* [Given exercise] Present each line of the material below as an item in a numbered list, leaving out any blank lines.

* [Records for this exercise]
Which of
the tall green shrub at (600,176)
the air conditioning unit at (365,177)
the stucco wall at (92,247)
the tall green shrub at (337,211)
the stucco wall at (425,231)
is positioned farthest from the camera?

* [Finished exercise]
1. Which of
2. the tall green shrub at (600,176)
3. the air conditioning unit at (365,177)
4. the stucco wall at (92,247)
5. the tall green shrub at (337,211)
6. the stucco wall at (425,231)
7. is positioned farthest from the camera?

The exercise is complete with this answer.